Problem set
A - From the text about the SeaLevel priority program, list every respect in which the two study regions are said to differ.
B - Transcribe a passage from the text about the SeaLevel priority program. Begin at the words "Understanding regional sea" and stop after "the coastal zone.".

Supplied text

_ _ _ _ _ _ _

SPP 1889 - Regional Sea Level Change and Society

Understanding regional sea level change and its impacts on societies requires new forms of integrated research between natural and social sciences. The Priority Program (SPP-1889) ‘Regional Sea Level Change and Society (SeaLevel)’, funded by the German Research Foundation (Deutsche Forschungsgemeinschaft, DFG) performs a comprehensive, interdisciplinary analysis to advance our knowledge on regional, climate-related sea level change, while taking into account the associated human-environment interactions and socio-economic developments in the coastal zone.

SeaLevel focuses on two study regions: the North and Baltic Seas with potential impacts on Germany, and the South-East Asia region, which encompasses several coastal megacities, low-lying islands and delta regions. These regions contrast developed and developing countries, and thus differ fundamentally in their societal impact, cultural and socio-politico-economic contexts, adaptation potential and response strategies towards sea level change.

_ _ _ _ _ _ _

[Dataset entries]

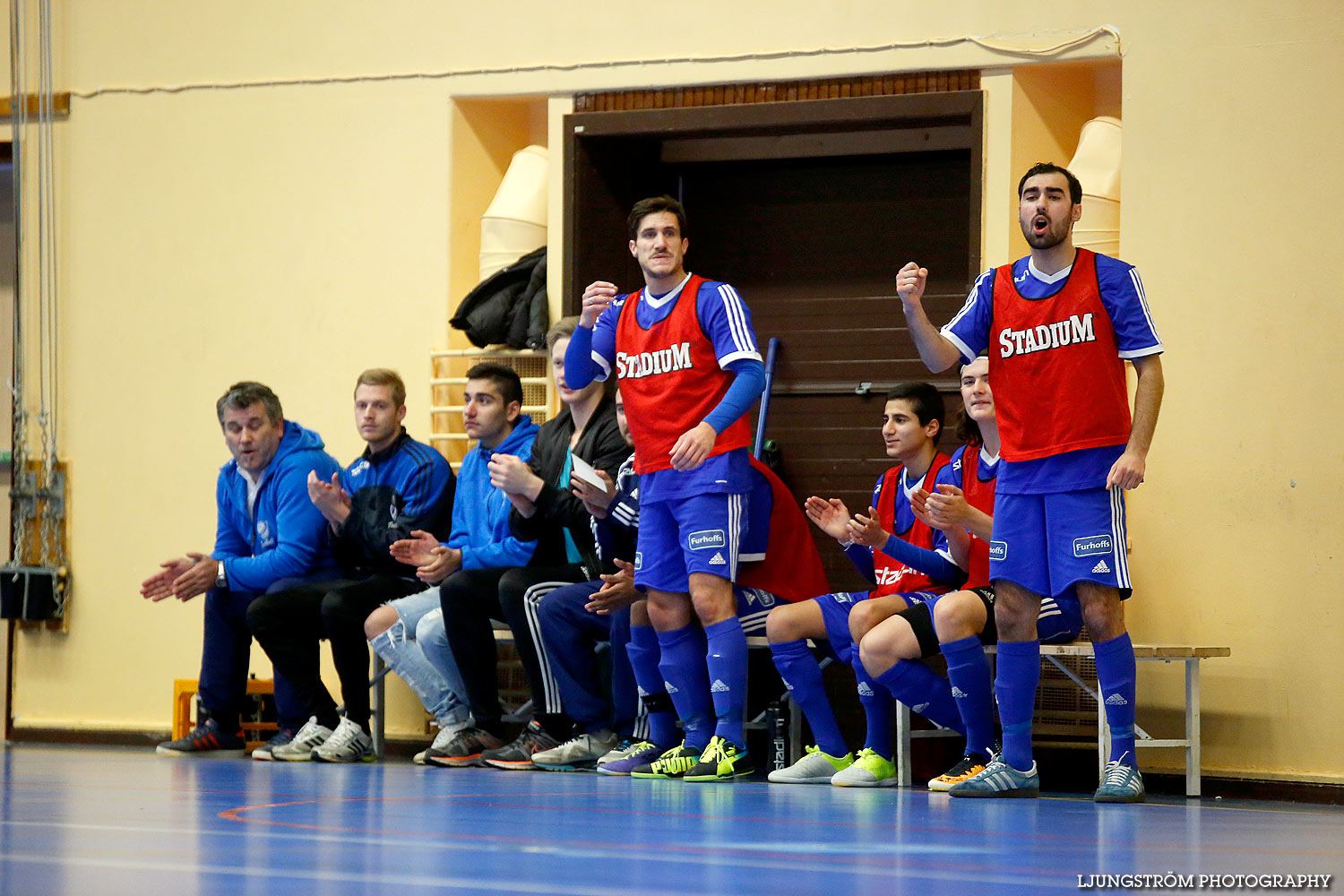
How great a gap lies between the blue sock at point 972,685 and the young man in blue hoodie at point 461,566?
1.57 meters

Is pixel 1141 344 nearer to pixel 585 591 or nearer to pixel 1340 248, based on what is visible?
pixel 1340 248

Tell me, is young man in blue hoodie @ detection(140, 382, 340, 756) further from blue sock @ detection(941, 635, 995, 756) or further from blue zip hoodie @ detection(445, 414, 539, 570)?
blue sock @ detection(941, 635, 995, 756)

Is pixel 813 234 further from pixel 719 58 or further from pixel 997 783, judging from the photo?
pixel 997 783

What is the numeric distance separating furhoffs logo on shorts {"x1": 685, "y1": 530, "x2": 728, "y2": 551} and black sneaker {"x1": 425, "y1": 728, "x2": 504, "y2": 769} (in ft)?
3.77

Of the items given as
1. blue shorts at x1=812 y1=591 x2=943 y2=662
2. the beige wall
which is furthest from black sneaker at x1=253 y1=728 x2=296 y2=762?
blue shorts at x1=812 y1=591 x2=943 y2=662

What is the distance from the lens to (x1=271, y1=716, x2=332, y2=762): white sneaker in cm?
505

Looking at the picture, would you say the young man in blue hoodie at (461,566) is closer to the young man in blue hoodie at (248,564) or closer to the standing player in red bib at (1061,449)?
the young man in blue hoodie at (248,564)

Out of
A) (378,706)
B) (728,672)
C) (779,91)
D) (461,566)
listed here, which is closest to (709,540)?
(728,672)

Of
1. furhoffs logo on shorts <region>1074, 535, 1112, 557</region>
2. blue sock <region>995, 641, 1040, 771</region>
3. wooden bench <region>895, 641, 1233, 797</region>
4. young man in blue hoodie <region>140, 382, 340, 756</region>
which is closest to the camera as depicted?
furhoffs logo on shorts <region>1074, 535, 1112, 557</region>

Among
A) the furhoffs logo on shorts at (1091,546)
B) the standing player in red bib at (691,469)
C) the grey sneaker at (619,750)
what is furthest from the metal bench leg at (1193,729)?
the grey sneaker at (619,750)

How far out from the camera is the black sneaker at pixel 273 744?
5082mm

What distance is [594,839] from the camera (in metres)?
2.62

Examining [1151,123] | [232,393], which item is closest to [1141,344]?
[1151,123]

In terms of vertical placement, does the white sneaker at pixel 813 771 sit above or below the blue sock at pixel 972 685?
below
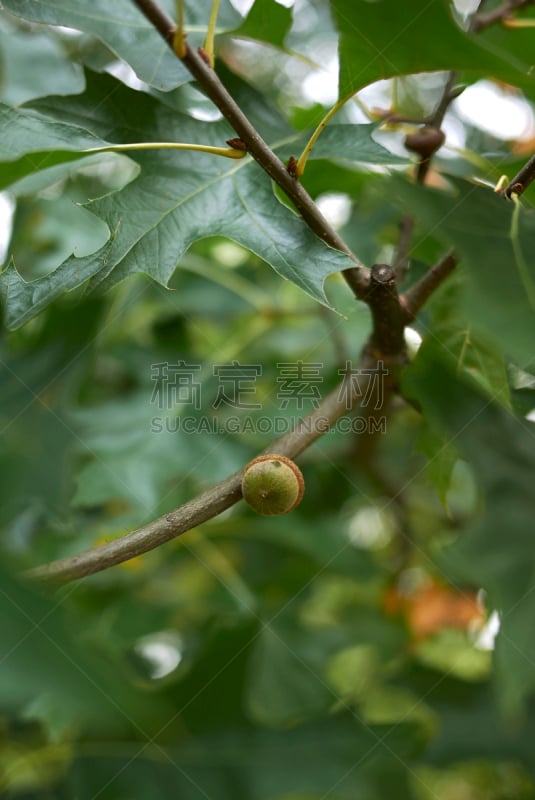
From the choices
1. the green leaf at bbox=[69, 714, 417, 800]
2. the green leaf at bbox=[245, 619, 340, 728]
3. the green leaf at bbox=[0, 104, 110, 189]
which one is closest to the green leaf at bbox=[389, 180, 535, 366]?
the green leaf at bbox=[0, 104, 110, 189]

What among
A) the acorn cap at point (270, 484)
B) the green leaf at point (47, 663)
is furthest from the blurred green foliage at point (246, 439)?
the acorn cap at point (270, 484)

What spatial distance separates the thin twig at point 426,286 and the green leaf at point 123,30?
302mm

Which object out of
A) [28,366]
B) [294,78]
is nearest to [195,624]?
[28,366]

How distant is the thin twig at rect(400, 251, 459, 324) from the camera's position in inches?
27.7

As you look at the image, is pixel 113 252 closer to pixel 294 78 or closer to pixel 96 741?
pixel 96 741

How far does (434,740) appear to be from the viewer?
3.42 feet

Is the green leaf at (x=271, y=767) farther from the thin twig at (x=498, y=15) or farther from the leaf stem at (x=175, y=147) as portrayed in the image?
the thin twig at (x=498, y=15)

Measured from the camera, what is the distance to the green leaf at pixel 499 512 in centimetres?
48

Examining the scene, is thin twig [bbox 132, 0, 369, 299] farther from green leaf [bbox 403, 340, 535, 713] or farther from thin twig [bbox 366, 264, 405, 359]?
green leaf [bbox 403, 340, 535, 713]

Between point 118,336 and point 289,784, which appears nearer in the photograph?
point 289,784

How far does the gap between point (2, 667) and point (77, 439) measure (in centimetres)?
76

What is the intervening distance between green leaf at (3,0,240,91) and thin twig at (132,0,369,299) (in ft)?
0.47

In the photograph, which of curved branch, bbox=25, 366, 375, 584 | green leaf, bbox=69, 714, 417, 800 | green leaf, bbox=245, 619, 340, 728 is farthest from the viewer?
green leaf, bbox=245, 619, 340, 728

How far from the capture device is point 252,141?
0.64 m
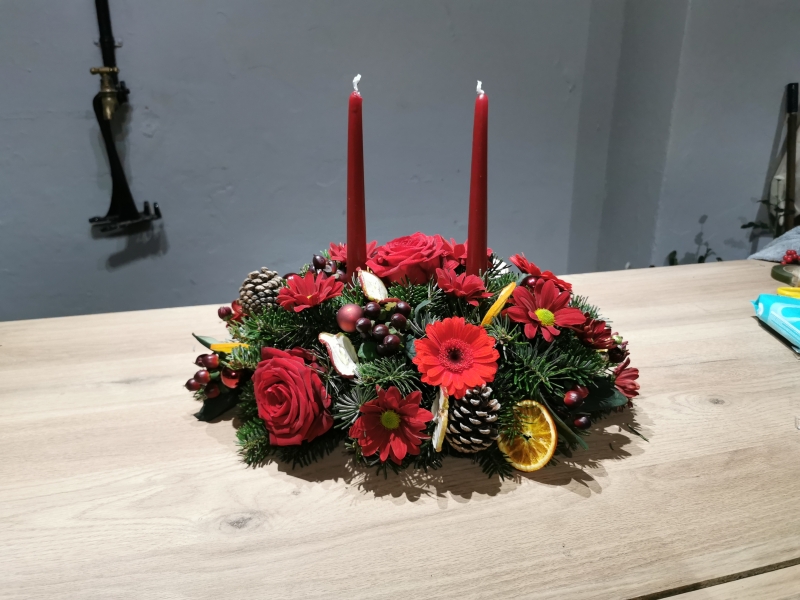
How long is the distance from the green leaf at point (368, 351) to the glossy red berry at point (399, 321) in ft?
0.08

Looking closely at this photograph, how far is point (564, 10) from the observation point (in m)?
1.50

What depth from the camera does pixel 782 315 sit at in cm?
69

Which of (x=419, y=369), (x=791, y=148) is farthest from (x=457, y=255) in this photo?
(x=791, y=148)

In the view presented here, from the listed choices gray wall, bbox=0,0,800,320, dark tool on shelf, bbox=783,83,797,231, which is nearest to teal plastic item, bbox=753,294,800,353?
gray wall, bbox=0,0,800,320

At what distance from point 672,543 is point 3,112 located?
1474 millimetres

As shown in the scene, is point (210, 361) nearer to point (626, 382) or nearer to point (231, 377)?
point (231, 377)

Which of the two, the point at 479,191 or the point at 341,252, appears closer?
the point at 479,191

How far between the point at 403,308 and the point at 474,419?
11cm

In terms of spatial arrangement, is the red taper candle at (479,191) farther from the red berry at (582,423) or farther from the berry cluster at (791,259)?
the berry cluster at (791,259)

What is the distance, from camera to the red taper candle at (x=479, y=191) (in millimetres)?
444

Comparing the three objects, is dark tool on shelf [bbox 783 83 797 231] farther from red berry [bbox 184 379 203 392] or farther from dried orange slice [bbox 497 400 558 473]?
red berry [bbox 184 379 203 392]

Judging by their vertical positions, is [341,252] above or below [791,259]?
above

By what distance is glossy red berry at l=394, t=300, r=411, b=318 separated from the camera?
1.53 ft

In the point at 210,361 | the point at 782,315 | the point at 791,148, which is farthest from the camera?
the point at 791,148
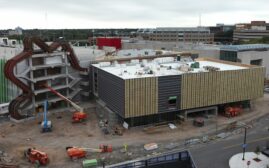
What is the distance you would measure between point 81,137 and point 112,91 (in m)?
13.9

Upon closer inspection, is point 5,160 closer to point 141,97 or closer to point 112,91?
point 112,91

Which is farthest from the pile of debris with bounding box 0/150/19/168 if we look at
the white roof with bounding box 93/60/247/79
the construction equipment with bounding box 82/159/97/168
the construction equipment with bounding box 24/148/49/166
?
the white roof with bounding box 93/60/247/79

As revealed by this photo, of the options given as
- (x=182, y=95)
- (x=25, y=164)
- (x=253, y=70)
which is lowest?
(x=25, y=164)

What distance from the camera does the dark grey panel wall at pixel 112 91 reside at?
67.1 meters

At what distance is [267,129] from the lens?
6588 cm

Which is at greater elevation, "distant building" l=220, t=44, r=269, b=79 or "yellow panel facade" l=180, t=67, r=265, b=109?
"distant building" l=220, t=44, r=269, b=79

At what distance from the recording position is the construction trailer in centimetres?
6669

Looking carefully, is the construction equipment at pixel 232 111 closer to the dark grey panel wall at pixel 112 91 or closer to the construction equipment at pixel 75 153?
the dark grey panel wall at pixel 112 91

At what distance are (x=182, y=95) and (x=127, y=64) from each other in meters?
23.5

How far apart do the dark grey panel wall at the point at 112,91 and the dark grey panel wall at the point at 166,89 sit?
8.39 meters

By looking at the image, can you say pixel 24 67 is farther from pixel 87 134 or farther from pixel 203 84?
pixel 203 84

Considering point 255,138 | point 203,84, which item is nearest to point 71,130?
point 203,84

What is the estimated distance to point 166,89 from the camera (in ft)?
226

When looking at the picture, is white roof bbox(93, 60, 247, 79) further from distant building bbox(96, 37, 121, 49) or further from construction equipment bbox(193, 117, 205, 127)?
distant building bbox(96, 37, 121, 49)
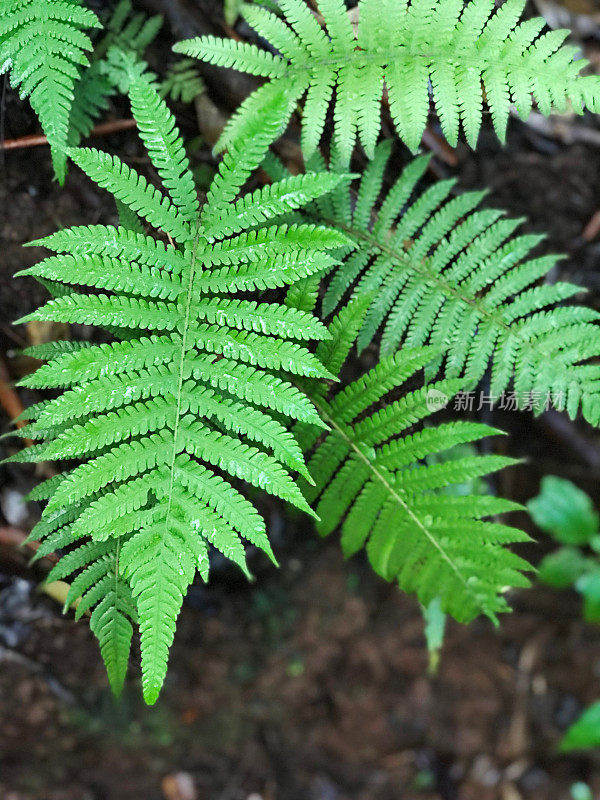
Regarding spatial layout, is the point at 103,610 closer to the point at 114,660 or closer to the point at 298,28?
the point at 114,660

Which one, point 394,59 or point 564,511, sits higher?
point 394,59

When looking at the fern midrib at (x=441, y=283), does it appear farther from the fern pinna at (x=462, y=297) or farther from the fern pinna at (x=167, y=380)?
the fern pinna at (x=167, y=380)

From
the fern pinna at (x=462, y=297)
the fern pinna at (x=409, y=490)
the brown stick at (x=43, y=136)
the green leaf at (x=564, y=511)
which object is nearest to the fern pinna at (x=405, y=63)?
the fern pinna at (x=462, y=297)

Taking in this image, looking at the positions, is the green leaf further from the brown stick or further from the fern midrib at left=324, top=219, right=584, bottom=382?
the brown stick

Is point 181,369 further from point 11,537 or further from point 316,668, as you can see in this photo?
point 316,668

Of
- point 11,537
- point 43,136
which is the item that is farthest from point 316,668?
point 43,136

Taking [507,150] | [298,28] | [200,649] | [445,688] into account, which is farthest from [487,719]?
[298,28]
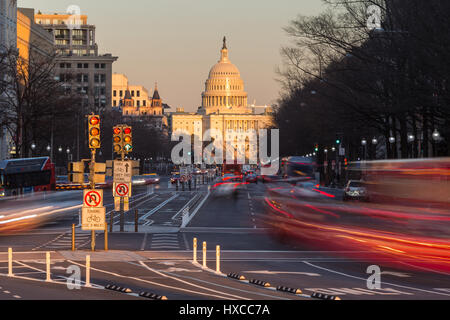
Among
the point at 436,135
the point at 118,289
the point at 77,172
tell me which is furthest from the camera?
the point at 436,135

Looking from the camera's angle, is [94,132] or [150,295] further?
[94,132]

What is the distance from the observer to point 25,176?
7050cm

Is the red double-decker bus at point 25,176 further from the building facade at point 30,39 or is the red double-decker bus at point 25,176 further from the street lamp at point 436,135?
the building facade at point 30,39

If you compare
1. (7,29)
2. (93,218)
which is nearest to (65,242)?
(93,218)

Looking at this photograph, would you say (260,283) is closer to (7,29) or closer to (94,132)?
(94,132)

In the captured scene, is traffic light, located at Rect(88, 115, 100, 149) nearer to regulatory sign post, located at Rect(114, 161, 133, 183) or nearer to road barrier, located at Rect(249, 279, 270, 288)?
regulatory sign post, located at Rect(114, 161, 133, 183)

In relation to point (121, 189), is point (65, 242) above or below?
below

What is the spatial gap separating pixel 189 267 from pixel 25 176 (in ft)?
154

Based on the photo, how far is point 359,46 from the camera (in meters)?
52.6

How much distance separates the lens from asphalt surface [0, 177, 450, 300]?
19.9 m

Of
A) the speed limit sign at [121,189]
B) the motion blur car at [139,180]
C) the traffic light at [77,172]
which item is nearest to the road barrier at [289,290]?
the traffic light at [77,172]

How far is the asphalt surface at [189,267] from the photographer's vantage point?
19.9 meters

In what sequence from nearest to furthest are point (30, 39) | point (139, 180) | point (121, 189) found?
1. point (121, 189)
2. point (139, 180)
3. point (30, 39)
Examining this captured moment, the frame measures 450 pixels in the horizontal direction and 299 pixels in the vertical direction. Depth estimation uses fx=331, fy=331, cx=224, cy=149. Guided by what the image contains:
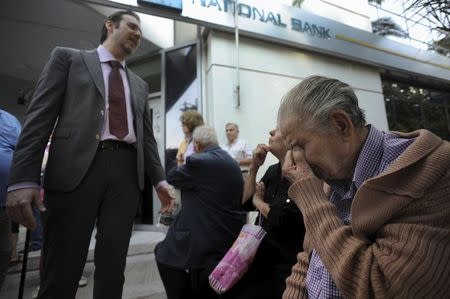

_ _ _ _ _ _ _

Responses to the exercise
A -
- Societal impact
- Cultural and socio-politico-economic contexts
- Adaptation potential
- Response strategies towards sea level change

B -
Understanding regional sea level change and its impacts on societies requires new forms of integrated research between natural and social sciences. The Priority Program (SPP-1889) ‘Regional Sea Level Change and Society (SeaLevel)’, funded by the German Research Foundation (Deutsche Forschungsgemeinschaft, DFG) performs a comprehensive, interdisciplinary analysis to advance our knowledge on regional, climate-related sea level change, while taking into account the associated human-environment interactions and socio-economic developments in the coastal zone.